*COMPLETE THE FOLLOWING*.
A. Translate this sentence from the forum thread into Spanish: "She's from the south and fits the breed description pretty perfectly."
B. In the rows, take the lines from the one with "Identify which from" through the last row and substitute "greenery" for "foliage". Reproduce only those lines, with everything else unchanged.

*PASSAGE*.
######

# The Luke and Zoey show



## kadylady (Sep 23, 2010)

Lots of randoms from the last couple months. We try to have fun.

Cousin Maggie came to stay with us (Springer).


We went for walks in the cold.


Had a birthday...turned 4!


Happy boy went on his own special hike, no sisters allowed.


He missed the water.


Went to shows and got a couple ribbons...


----------



## kadylady (Sep 23, 2010)

Snuggled on the couch with mom.


Got more ribbons.


Reluctantly wore the "sweater" mom made


Sunggled with a cousin.


Got a new crate...thought it was too small.


Played on the peanut.


Played on snow mountain (that is half melted)


----------



## elrohwen (Nov 10, 2011)

I just love your pair. Luke has such a sweet face. I think I've mentioned this before, but Zoey looks so much like a purebred catahoula I know that it's creepy. Same color, same face, same body.

And of course I love Maggie the springer.


----------



## kadylady (Sep 23, 2010)

elrohwen said:


> I just love your pair. Luke has such a sweet face. I think I've mentioned this before, but Zoey looks so much like a purebred catahoula I know that it's creepy. Same color, same face, same body.
> 
> And of course I love Maggie the springer.


Aww thanks, they are a fantastic pair, I count myself extremely blessed with these 2. I have no trouble buying Catahoula for her. She's from the south and fits the breed description pretty perfectly. Based on her personality Catahoula is easier for me to buy than Plott Hound, she's just not very houndy. I get asked a LOT what she is, people just can't quite pinpoint what they see in her and it drives them crazy.

I know you would appreciate the Maggie pics!


----------



## Chichan (Apr 1, 2014)

Sooo cute! 
also wow that's a lot of ribbons!
What did they win all those for?


----------



## kadylady (Sep 23, 2010)

Chichan said:


> Sooo cute!
> also wow that's a lot of ribbons!
> What did they win all those for?


Thanks! Haha yeah we have a lot of ribbons. Most of Zoey's are from agility and she has 1 Rally one. Luke's are all Rally.


----------



## XenaWarrior (Apr 22, 2014)

They're so gorgeous. Congrats on all the ribbons.


----------



## kadylady (Sep 23, 2010)

Just some more cuteness going on. 

Caught these 2 in snuggle mode while we were watching a movie one night.


Scary storm happened, must stick to mom like glue.


Another snuggle session after a night of rally and heeling classes.


----------



## kadylady (Sep 23, 2010)

Just chillin


Hangin on the dock


After 3 days at the lake, before we even pulled out of the driveway.


Oh also....teamwork!


----------



## jade5280 (Feb 20, 2013)

They're such a cute couple! how old is Luke? It looks like he's got some grey on his face, could just be the lighting though. We have that same chuck it bumper.


----------



## kadylady (Sep 23, 2010)

jade5280 said:


> They're such a cute couple! how old is Luke? It looks like he's got some grey on his face, could just be the lighting though. We have that same chuck it bumper.


Luke is 4.5 and he's been greying a lot lately and it makes me super sad!! It does match his "old soul" personality though lol

That chuck it bumper is the only toy that Zoey completely loses her mind over. She has such self control, until we are near water with that bumper!

######

*LISTED RECORDS*.
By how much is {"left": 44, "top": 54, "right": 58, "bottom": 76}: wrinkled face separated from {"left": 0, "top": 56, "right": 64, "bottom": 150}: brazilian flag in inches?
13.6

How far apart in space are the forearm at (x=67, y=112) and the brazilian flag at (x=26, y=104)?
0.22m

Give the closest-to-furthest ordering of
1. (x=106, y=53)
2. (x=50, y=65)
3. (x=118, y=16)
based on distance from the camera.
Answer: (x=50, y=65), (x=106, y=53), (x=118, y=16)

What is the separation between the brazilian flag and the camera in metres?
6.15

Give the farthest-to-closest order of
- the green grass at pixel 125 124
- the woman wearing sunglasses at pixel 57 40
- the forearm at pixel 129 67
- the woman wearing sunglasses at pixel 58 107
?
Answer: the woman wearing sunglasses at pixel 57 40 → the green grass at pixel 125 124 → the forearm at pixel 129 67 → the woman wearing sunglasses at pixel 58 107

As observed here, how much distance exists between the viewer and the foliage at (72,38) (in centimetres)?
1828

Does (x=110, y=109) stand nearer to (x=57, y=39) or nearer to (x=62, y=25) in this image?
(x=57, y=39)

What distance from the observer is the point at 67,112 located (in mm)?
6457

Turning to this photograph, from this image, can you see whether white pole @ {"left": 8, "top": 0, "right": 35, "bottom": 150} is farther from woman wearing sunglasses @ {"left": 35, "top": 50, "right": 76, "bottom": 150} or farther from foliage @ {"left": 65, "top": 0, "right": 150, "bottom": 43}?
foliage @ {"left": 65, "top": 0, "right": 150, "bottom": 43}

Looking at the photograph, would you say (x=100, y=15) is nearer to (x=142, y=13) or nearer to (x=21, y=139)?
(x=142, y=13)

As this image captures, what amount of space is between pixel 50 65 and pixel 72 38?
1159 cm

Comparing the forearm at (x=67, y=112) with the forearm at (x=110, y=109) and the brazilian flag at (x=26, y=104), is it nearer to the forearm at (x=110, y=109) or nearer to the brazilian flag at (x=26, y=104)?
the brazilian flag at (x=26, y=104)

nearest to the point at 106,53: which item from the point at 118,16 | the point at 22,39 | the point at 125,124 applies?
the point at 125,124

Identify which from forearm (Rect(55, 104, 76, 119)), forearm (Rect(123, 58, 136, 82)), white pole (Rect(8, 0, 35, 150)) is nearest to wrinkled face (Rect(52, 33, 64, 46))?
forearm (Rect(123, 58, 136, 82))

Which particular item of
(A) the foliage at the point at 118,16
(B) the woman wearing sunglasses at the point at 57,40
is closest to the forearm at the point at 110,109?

######

*RESULTS OF THE EXERCISE*.
A. Es del sur y encaja bastante perfectamente con la descripción de la raza.

B.
Identify which from forearm (Rect(55, 104, 76, 119)), forearm (Rect(123, 58, 136, 82)), white pole (Rect(8, 0, 35, 150)) is nearest to wrinkled face (Rect(52, 33, 64, 46))?
forearm (Rect(123, 58, 136, 82))

Which particular item of
(A) the greenery at the point at 118,16
(B) the woman wearing sunglasses at the point at 57,40
is closest to the forearm at the point at 110,109?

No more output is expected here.